> [Set exercise]
Revise the material from its first line through the line containing "broken window [111, 168, 147, 280]", inclusive, so that "detector" becomes "scanner" and nothing else changes.
Start
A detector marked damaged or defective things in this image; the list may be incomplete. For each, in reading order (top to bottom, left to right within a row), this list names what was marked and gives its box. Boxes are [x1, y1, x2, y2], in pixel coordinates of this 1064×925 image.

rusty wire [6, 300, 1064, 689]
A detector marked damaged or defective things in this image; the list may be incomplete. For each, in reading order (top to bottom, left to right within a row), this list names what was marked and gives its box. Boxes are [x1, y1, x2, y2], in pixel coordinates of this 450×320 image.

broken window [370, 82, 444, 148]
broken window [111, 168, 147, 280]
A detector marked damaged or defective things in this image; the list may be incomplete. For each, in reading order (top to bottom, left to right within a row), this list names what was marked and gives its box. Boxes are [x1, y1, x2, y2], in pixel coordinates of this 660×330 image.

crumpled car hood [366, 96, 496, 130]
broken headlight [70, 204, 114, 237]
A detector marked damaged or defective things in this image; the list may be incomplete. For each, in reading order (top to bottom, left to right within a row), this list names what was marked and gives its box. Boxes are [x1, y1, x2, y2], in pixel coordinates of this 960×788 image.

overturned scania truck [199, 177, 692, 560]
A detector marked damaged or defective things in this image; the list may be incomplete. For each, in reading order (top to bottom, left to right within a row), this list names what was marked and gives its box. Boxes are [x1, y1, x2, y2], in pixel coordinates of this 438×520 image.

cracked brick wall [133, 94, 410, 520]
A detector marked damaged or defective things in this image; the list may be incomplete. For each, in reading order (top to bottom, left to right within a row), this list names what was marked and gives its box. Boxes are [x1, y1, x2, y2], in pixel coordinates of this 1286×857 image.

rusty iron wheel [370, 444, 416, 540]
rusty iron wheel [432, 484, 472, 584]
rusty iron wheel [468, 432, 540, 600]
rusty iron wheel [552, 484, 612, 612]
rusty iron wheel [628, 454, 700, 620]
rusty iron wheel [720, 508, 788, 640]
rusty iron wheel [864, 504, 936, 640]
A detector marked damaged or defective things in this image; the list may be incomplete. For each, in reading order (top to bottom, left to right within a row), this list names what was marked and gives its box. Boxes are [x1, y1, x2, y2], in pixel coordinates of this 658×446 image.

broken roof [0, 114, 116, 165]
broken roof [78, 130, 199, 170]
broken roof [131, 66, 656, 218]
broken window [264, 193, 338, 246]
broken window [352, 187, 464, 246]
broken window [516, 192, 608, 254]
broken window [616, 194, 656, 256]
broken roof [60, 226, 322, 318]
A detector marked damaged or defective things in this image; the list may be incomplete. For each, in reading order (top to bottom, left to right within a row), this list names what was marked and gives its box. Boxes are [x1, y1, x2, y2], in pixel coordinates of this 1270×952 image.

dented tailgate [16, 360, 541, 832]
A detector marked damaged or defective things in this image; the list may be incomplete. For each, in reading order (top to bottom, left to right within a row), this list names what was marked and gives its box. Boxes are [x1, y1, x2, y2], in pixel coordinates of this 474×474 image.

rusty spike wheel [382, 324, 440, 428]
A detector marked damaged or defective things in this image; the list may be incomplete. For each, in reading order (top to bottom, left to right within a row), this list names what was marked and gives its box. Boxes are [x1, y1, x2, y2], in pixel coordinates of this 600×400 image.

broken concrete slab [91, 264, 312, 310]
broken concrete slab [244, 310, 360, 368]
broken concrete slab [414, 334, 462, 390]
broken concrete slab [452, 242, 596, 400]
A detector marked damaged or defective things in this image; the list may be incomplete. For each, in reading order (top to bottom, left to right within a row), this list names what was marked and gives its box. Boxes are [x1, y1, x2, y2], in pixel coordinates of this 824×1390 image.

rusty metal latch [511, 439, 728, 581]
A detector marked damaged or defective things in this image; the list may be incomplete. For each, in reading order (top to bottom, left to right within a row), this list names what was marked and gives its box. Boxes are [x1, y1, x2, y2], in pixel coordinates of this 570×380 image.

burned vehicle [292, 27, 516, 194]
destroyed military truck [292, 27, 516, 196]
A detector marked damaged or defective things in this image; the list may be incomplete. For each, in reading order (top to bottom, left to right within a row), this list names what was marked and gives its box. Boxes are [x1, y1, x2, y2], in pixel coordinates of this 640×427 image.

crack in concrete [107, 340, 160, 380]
End
> [Solution to the exercise]
A scanner marked damaged or defective things in this image; the list may be incomplete. For each, in reading order (top to bottom, left to right within a row), this list names what was marked and gives its box. Boxes are [x1, y1, x2, y2], in pixel coordinates of this 1064×925 image.

rusty wire [6, 300, 1064, 689]
A scanner marked damaged or defective things in this image; the list may be incomplete. For each, in reading order (top to bottom, left to right within a row), this list names what was marked and gives its box. Boxes are [x1, y1, x2, y2], in pixel coordinates of this 450×320 image.

broken window [370, 82, 444, 148]
broken window [111, 168, 147, 280]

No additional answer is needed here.